I’ve had deaths in the family too, my great Nan and great uncle died. These again were times where I felt loss. The bigger of the two being that of my great Nan. Now I feel like I should try and justify myself here, and apologise if I cause any offence, as I could come across as heartless and mean, but I can assure you that I have the greatest respect for Nan and Brian, this account is just my perspective of the situations. If I cause any distress or offence I am sorry…
When Brian died it came as a bit of a shock, he died suddenly and without warning. It was obviously a distressing time for the family members that were closest to him, however I did not know him that well. I knew of him but thinking back probably saw him, for the last time, about 5 years before he died. I remember him as a kind, witty man who always had a smile and something to say to me, but other than that I do not remember much of him. When I was at his funeral, I remember looking around the crematorium and seeing different levels of grief. This to me is where loss is very subjective, the closer you are to the loss the more you will feel it, and the more it will affect you. Its how you deal with it and move on that are important.
My great Nan was a bit of a different story; she had been suffering with mental deterioration for the last few years of her life. I loved my great Nan, I remember seeing her once or twice a year when I was growing up. She lived above a shop in London and was your stereotypical great old Nan. She used to be so warm and friendly and always was happy to see us. I remember how she used to give me and my brothers goody bags to take back in the car with us, for the journey home. Those were the happy memories of her that I have. Sadly, the last memories I have of her were of her in her room at her nursing home, she was being well looked after, but she wasn’t the woman that I remembered from my childhood. It was sad to see her deterioration, because the last time I had seen her was at her home, she was pottering around and lucid, and not the old lady that sat in front of me on that day, not really remembering who I was. I suppose thinking philosophically about the situation that this made losing her a bit more bearable as you could take comfort in the fact that she was no longer suffering. In reality though the news of her death still had a large impact on me. I was at college and I think it was my Mum who phoned me to tell me. The news hit and me and I absorbed it and dealt with it. It made me sad but I knew that Nan would no longer be suffering and that she would at last be at rest, but I still knew that I would never see her again. I did a pretty good job of suppressing the emotions that I was feeling until I was asked by a friend why I was quiet. When I told her that my Nan had died, it hit me and I could feel tears running down my cheeks. This luckily has been the only time that true loss has hit me and I have outwardly acknowledged it and it has affected me in a direct emotional response. Again however time has given perspective and healing qualities. My Nan is still gone, and that isn’t going to change, but I have the memories of her in her flat, and in the back of the shop, in my mind she is sewing dresses, and making cups of tea, and sitting in her big armchair, talking to us and asking us about school and the things we had been up to. The loss is bearable, and I know that it has changed me as a person, made me more able to take the larger view of the picture…
There is one other type of loss that I want to talk to you about if you are still with me? That’s the loss of friends, and I don’t mean to death, I mean the loss of friends due to time and geographical distance. Friendships are some of the most complicated things in existence, for many reasons, but the loss of is always easy but never pain free.

» Request a: Gather every line of the entries that contains the word "Within".
The reflection on loss above has no connection to the entries that come next.

» Listed records:
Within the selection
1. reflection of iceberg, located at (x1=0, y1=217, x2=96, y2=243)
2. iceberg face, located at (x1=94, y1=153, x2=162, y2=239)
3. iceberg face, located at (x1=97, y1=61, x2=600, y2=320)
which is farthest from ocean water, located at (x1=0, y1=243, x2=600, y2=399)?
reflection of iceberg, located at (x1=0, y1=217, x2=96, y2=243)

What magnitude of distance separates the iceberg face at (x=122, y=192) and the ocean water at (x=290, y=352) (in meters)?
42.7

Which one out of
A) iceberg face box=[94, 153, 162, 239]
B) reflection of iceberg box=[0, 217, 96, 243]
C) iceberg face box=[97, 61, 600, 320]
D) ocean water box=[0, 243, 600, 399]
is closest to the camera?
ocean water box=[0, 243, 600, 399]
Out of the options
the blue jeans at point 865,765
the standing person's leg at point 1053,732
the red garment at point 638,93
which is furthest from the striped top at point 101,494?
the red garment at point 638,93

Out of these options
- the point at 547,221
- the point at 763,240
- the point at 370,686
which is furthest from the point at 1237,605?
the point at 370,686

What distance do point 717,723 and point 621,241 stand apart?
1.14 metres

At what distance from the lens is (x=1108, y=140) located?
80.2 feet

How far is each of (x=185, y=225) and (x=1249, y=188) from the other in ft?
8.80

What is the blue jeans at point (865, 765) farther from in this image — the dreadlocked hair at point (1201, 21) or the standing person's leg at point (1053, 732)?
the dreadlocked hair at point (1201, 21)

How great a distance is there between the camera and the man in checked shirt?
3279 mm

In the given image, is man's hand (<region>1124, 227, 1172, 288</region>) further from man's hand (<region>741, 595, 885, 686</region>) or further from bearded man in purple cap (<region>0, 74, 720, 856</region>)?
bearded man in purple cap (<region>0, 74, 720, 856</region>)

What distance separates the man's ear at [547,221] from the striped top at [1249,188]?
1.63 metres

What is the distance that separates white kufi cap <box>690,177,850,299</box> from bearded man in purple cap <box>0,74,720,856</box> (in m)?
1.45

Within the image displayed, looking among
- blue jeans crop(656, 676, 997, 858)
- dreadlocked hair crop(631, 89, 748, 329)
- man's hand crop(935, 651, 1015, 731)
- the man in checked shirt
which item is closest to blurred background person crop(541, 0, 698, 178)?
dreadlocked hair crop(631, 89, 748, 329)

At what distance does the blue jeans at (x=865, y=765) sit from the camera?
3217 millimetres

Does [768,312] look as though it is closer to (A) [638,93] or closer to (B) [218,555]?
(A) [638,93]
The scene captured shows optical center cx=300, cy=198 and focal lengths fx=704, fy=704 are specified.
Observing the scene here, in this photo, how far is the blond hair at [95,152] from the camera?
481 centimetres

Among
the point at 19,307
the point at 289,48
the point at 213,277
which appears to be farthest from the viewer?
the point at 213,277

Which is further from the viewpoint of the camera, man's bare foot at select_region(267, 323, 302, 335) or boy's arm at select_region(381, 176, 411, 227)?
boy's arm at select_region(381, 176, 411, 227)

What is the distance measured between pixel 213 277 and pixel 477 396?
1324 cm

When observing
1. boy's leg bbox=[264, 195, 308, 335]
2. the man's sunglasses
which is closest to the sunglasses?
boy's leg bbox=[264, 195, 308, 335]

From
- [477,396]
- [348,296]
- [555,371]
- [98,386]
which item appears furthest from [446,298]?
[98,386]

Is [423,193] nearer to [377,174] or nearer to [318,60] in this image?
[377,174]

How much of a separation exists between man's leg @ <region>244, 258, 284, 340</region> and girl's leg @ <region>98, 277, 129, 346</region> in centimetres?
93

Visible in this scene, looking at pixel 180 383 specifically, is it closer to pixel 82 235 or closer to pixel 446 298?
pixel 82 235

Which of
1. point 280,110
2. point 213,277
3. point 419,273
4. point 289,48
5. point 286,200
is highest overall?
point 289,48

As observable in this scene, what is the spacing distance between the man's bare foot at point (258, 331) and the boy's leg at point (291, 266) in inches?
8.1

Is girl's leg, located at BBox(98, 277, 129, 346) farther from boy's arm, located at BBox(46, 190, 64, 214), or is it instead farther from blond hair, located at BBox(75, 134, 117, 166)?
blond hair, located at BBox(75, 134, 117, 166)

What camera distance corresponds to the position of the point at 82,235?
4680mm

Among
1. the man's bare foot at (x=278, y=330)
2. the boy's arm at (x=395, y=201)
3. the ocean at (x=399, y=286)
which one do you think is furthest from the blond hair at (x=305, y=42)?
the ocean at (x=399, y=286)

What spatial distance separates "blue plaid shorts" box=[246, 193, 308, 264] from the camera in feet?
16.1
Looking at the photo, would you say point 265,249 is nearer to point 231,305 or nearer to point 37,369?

» Request b: Please summarize the reflection on loss in two sentences.

» Reply a:
Within the selection
Within the image displayed, looking among

» Reply b: The writer recalls the sudden death of Brian, a great uncle the writer hardly knew, and the death of a great Nan after years of mental deterioration, which hit harder and brought tears when a friend asked why the writer was quiet. Time has given perspective and healing, and the writer then turns to another kind of loss, that of friends drifting away through time and geographical distance.